_Task goal_
Rewrite all of the material below, changing "camera" to "lens" and leaving everything else unchanged. Omit the pictures from your version.

_Data supplied_
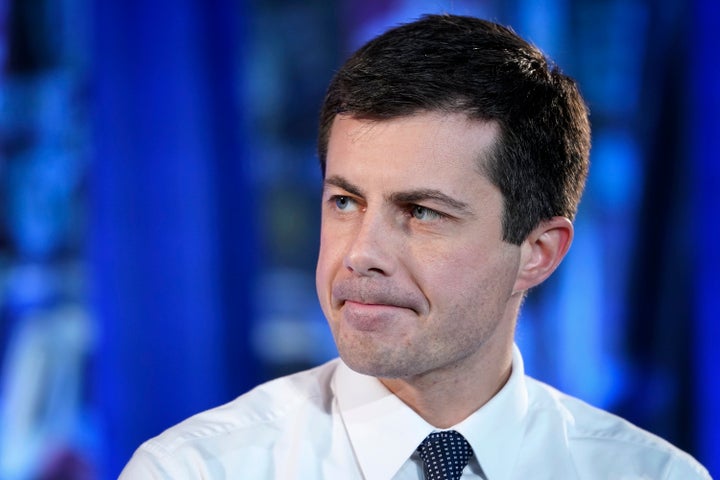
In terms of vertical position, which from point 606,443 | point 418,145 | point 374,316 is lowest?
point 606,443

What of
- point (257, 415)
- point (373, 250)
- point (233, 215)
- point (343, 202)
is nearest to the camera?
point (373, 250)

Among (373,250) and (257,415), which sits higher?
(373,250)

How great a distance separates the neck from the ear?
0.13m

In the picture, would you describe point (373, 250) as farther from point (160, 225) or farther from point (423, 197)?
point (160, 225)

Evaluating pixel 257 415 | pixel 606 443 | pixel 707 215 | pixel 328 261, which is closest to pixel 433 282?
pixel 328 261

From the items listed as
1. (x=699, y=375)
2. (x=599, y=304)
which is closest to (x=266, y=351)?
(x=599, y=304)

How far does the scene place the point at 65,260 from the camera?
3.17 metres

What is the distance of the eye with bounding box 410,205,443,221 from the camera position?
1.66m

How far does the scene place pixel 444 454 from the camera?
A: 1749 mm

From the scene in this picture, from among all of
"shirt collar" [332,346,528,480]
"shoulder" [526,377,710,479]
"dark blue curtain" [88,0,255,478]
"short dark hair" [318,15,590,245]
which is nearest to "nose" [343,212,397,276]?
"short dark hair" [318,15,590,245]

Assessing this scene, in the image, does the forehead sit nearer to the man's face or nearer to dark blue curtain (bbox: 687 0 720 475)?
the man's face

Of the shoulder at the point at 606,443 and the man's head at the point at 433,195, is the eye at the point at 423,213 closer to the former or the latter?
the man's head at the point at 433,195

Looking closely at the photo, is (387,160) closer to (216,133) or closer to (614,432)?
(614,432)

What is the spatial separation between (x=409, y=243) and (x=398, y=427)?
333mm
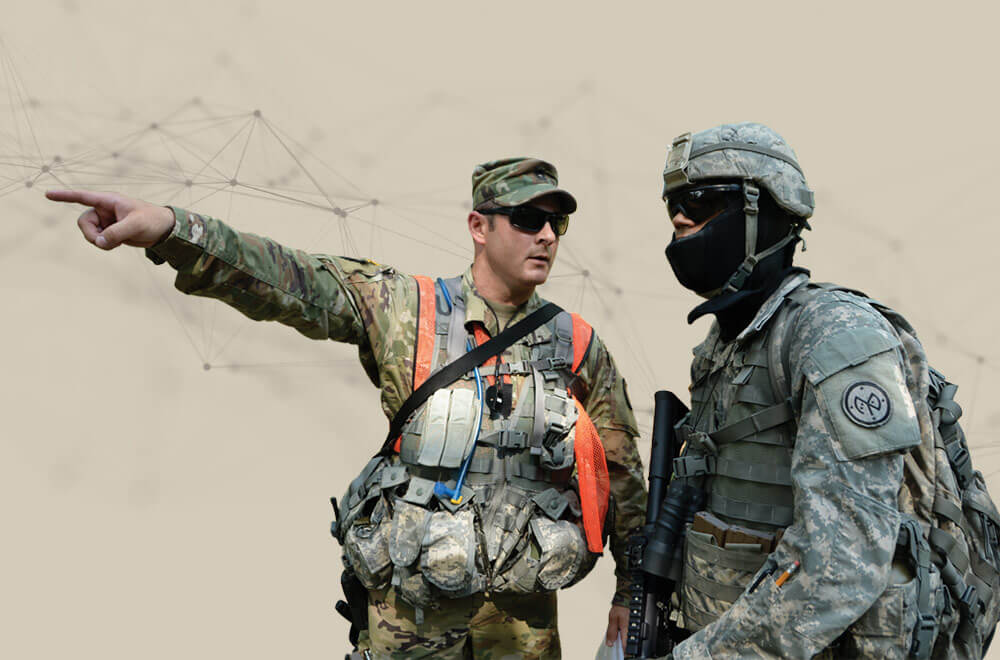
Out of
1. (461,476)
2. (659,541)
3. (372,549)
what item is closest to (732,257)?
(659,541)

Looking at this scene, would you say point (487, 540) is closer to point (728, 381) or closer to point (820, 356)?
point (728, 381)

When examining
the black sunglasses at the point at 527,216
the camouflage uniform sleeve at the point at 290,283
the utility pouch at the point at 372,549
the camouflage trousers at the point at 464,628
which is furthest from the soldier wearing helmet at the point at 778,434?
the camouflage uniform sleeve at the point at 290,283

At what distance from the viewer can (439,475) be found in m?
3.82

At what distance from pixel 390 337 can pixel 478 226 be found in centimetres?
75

_Exercise response_
In terms of vertical position, which from point 606,443 | point 418,145 | point 374,316 is lowest?
point 606,443

What of
- point (257, 415)
- point (373, 250)
- point (233, 215)
- point (343, 202)
is nearest to the lens?
point (373, 250)

Among (373,250) and (257,415), which sits higher?
(373,250)

How great a distance separates the neck from the ear?
0.13m

In the picture, would you describe point (373, 250) as farther from point (160, 225) or farther from point (423, 197)?
point (160, 225)

Evaluating pixel 257 415 | pixel 606 443 | pixel 707 215 | pixel 328 261, which is closest to pixel 433 282?
pixel 328 261

From the items listed as
1. (x=699, y=375)
2. (x=599, y=304)
which is closest to (x=266, y=351)?
(x=599, y=304)

How far does the scene place the point at 65,260 from the lens?
3.17 metres

What is the distance of the eye with bounding box 410,205,443,221 from the lens position?
1.66m

How far does the scene place pixel 444 454 from the lens?
A: 1749 mm

From the scene in this picture, from among all of
"shirt collar" [332,346,528,480]
"shoulder" [526,377,710,479]
"dark blue curtain" [88,0,255,478]
"short dark hair" [318,15,590,245]
which is nearest to "nose" [343,212,397,276]?
"short dark hair" [318,15,590,245]

Assessing this scene, in the image, does the forehead sit nearer to the man's face or nearer to dark blue curtain (bbox: 687 0 720 475)?
the man's face

Of the shoulder at the point at 606,443 and the man's head at the point at 433,195, is the eye at the point at 423,213 closer to the former or the latter?
the man's head at the point at 433,195

Looking closely at the photo, is (387,160) closer to (216,133) or closer to (614,432)?
(614,432)

What is the spatial separation between (x=409, y=243) and (x=398, y=427)?
333mm
Out of
1. (461,476)
2. (659,541)
3. (372,549)
what item is closest to (732,257)?
(659,541)

Looking at this scene, would you say point (487, 540) is closer to point (728, 381) or closer to point (820, 356)?
point (728, 381)

When examining
the black sunglasses at the point at 527,216
the camouflage uniform sleeve at the point at 290,283
the utility pouch at the point at 372,549
the camouflage trousers at the point at 464,628
which is furthest from the soldier wearing helmet at the point at 778,434?
the camouflage uniform sleeve at the point at 290,283

At what distance from the viewer can (439,475) be found in m?
3.82

At what distance from pixel 390 337 can pixel 478 226 be found in centimetres?
75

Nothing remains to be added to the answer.